The biggest failure in a Mentor/Mentee relationship is not knowing what you want to get out of it. Sometimes we are so excited to have the relationship that we forget to ask ourselves - "What do I want to get out of this? And what am I not looking for?". Mentors come to the table with experience and their own worldview of what they went through when they were in your position (which is why you have sought them out) but sometimes, what they are offering might not be what you need.
- Am I looking for technical guidance?
- Do I want to focus on leading technical teams?
- Do I want to learn more about design and architecture?
- Am I looking for someone to review my work?
- Do I need to focus on some soft skills?
Of course, these are the hardest questions to ask yourself - "What do you want?" - but until you do and until you are upfront with your mentor about what you need from them, the relationship won't grow in the way that you hope it will.

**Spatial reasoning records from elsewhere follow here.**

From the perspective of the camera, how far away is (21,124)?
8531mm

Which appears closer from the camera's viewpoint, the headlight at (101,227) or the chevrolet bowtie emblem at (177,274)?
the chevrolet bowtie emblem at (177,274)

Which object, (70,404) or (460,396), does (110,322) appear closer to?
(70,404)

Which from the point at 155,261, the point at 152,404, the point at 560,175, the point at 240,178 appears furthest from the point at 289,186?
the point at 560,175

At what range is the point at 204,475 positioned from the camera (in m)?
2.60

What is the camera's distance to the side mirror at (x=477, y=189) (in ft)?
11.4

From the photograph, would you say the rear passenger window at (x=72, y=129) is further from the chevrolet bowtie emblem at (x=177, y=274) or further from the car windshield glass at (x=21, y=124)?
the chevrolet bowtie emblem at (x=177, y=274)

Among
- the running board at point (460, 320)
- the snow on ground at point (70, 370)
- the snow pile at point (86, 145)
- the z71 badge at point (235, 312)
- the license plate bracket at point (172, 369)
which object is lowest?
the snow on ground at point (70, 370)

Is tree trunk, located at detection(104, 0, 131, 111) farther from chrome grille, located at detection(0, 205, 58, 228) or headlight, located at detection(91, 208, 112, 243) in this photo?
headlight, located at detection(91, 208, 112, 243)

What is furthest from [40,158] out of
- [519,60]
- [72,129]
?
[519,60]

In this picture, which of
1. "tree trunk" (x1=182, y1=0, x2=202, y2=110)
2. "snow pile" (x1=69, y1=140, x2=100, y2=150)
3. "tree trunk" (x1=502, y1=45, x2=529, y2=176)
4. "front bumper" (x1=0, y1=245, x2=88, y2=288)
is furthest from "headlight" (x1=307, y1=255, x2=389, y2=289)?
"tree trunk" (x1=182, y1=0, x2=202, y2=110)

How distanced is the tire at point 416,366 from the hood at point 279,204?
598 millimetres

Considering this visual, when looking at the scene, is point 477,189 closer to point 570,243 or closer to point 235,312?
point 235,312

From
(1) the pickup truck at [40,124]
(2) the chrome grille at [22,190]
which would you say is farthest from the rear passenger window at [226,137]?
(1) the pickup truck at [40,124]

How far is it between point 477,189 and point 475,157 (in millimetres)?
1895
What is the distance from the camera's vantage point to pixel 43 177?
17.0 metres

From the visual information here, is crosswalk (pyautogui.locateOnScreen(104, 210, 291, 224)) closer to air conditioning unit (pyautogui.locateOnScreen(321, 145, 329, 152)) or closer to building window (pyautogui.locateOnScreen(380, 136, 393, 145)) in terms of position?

Everyone gets busy, everyone is doing other stuff, but if you're not meeting on an agreed-upon schedule, it won't happen. I find ad-hoc mentoring just that, ad-hoc, meaning it's "come as you are, if I have some information, I'll impart it, but we don't have a plan, a direction, a goal in mind". This is perfectly acceptable, but if you've answered any of the above questions in mind, you know what you want and know you need some help to get there. To that end, you need to work out when you meet.
In most of these relationships, you would generally start off meeting weekly and depending on the goals and maybe go bi-weekly after a bit (I generally tend to not go more than two weeks without interfacing with someone to avoid things falling through cracks).
More importantly, though, is when you do meet when you do have it scheduled - I place a big onus on the mentee coming prepared and ready to go for those meetings. Sure you're going to have the one bad day where you're rushed or flustered but that's the exception and not the rule. When a mentee comes prepared for our sessions, I know they are committed, I know they are in it, and I know they are dedicated to achieving the goals that we've laid out for them.
There is no greater feeling when your Mentee pushes you to be better each time you get together. Your Mentors want to grow, they want to become better Mentors, they want to improve and the only time they do that is when their Mentees push back for more.
"I need more here."
"Can we dig into this? What would you do here?"
"What could I do better?"
At some point, you'll be in a great spot with your Mentor, you'll be getting along, laughing, talking, giving high-fives and you'll realize - "wait, am I still improving?". In some cases, your mentorship with this person might be over, you've learned what you can, but there is more that you need to do to grow, it might be time to move on. Or, perhaps you've become too comfortable and you need to push them for more and start being harder on you again.
It's natural as we become more comfortable with people, the discomfort starts to melt away, but it's that discomfort that makes the relationship so valuable and so important to succeed. But the first in any mentorship relationship is knowing that you need to bring everything to the table in not only selecting but in working with a mentor.